British consumers are expected to spend £280 ($479) each on gifts over the weeks leading up to Christmas. More than half of these purchases will take place online. Almost a third of people will rely on online reviews to make their buying decisions, although recommendations from friends and family are still the main source of persuasion.
Online shopping is estimated to rise by 24% by the end of this year. However, as consumers are looking for more sensory and immersive shopping experiences, the pressure is on for online retailers to find new ways to excite customers and keep them satisfied—and artificial intelligence (AI) is the new technology they will use. It is allowing businesses to analyse customer behaviour, predict consumer wants and offer tailored customer experiences. In short, AI is expected to make online experiences altogether more personal.
There are already many ways that retailers use AI to interact with their customers. This type of AI is primarily based on learning customer preferences, behaviours and providing tailored recommendations at a mass scale—also referred to as a mass customisation.
The online fashion retailer Stitch Fix gives customers five curated pieces of clothing each month and the customer then decides which pieces to keep. The selection of items is based on customer surveys, Pinterest boards, weather patterns and personal notes to the stylist. From this data, algorithms help the personal stylists to pick out the items the customer is predicted to like the most.
With extensive choice online, retailers try to simplify the buying process. If you are in a shop you are familiar with, browsing is easier. You can glance at a jumper on your way to the toy section; or spot a tea towel down one aisle while spontaneously examining a Star Wars figurine in another.
That dynamic doesn’t work on the internet and so one of the key objectives of using AI in online retail is to assist consumers find what they are looking for and narrow down their potential choice. A recent study showed that once consumers have made a decision to purchase within a product category, having a smaller range of potential products to choose from reduces choice overload.
If you are more of a visual shopper, you may like to get your inspiration from Snap Fashion. Using a visual search engine, items from more than 16,000 brands are presented to the consumer based on photos found online or taken on their smart phone. From August 2017, this experience—Snap Fashion InStore—is expected to come to a high street changing room near you.
The next phase of AI in retail will go beyond personalised recommendations to having conversations with customers.
The term “conversational commerce” was coined in 2015 by Chris Messina, who leads the development and expansion of Uber’s partner ecosystem. Conversational commerce arises from the convergence of messaging apps, natural language interfaces and brands allowing consumers to chat, message and talk with brands and services with the help of chat bots.
At peer-to-peer online insurance company, Lemonade, customers use the AI bot, Maya, to design their individualised insurance policy, completed in minutes via the Lemonade conversational app. Customers can also talk to Maya to submit a claim using the in-app video recording feature to describe the incident.
Conversational commerce may move us from being helpless recipients of the work of AI—say, being presented with products we didn’t know we needed—to having direct conversations with AI and becoming active partners in the process. In fact, we may not even be able to tell if we are talking with an AI bot or a human.

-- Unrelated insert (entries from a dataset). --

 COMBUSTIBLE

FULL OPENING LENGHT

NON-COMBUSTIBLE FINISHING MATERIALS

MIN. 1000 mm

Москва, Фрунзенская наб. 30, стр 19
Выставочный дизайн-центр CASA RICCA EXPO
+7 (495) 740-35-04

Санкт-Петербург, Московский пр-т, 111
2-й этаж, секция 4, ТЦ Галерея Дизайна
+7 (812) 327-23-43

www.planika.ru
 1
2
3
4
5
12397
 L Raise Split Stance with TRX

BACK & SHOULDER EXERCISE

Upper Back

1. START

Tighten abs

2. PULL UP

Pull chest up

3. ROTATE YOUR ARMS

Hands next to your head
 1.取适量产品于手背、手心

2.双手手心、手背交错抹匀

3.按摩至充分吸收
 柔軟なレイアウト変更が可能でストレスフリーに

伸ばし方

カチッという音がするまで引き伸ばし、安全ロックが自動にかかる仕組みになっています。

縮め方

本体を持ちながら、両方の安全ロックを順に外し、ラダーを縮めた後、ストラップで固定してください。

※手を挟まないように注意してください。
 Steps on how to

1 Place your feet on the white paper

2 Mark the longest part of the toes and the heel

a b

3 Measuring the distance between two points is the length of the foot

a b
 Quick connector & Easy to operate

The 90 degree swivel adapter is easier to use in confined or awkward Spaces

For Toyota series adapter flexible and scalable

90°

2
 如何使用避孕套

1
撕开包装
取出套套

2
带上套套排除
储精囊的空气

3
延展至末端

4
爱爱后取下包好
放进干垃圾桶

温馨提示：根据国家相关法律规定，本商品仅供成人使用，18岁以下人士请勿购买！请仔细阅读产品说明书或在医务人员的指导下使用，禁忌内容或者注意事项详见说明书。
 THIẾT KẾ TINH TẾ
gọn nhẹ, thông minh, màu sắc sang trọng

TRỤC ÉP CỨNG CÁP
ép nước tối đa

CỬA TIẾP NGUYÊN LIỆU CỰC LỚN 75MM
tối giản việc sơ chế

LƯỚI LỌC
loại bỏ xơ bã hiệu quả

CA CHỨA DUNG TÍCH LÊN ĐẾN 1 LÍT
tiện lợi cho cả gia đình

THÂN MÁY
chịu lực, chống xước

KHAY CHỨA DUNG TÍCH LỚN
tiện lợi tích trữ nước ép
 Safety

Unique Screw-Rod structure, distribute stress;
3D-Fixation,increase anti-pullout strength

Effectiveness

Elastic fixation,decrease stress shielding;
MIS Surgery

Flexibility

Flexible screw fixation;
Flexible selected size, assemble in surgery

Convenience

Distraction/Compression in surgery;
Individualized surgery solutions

Now, few people will buy their mum a Lemonade insurance policy for Christmas, but if you want to get her a new winter jacket, then the outdoor clothing company, The North Face may have the answer. It offers direct interaction between customers and IBM’s Watson-supported natural language questions-and-answers to help identify the most suitable item. Customers respond to a series of questions about how, when and where they expect to use the jacket and particular features that are important to them, for example a pocket that fits the size of your new mobile phone. Based on this information, weather forecasts and delivery requirements, a ranked selection of options is presented.
This kind of AI-driven personalised shopping is capable of challenging, possibly even replacing, the guidance provided by human in-store sales assistants. It is knowledgeable, fast and able to draw on multiple data points to provide personalised guidance to customers quickly and efficiently. It also goes without saying that AI assistants are less likely to be hungover, bored or tut loudly at insane questions about a toaster’s bagel feature.
The use of AI in retail offers opportunities for mass customisation and helps customers to narrow down their choices faster. That has clear benefits for those struggling to grind through the Christmas shopping list. And for companies, it can provide a consistency of service which creates more “sticky” customer experiences online. This is crucial in the face of hyper-competition across all retail sectors.
The trouble is that it also reduces the element of discovery and exploration, which consumers enjoy about the shopping experience, especially during the festive season. It is a streamlining of the buying process, using machine learning and predictive analytics to nudge consumers towards a particular purchase decision.
Consumers’ interactions with brands will become highly personalised when conversational commerce gains traction. These AI systems can be of great help for people looking to solve simple and specific tasks, like buying insurance or gaining technical advice. But for more complex, emotive and subjective buying decisions—like buying gifts for our loved ones—we may still seek that special human touch and personal opinion from friends, family, or even (hungover) sales assistants.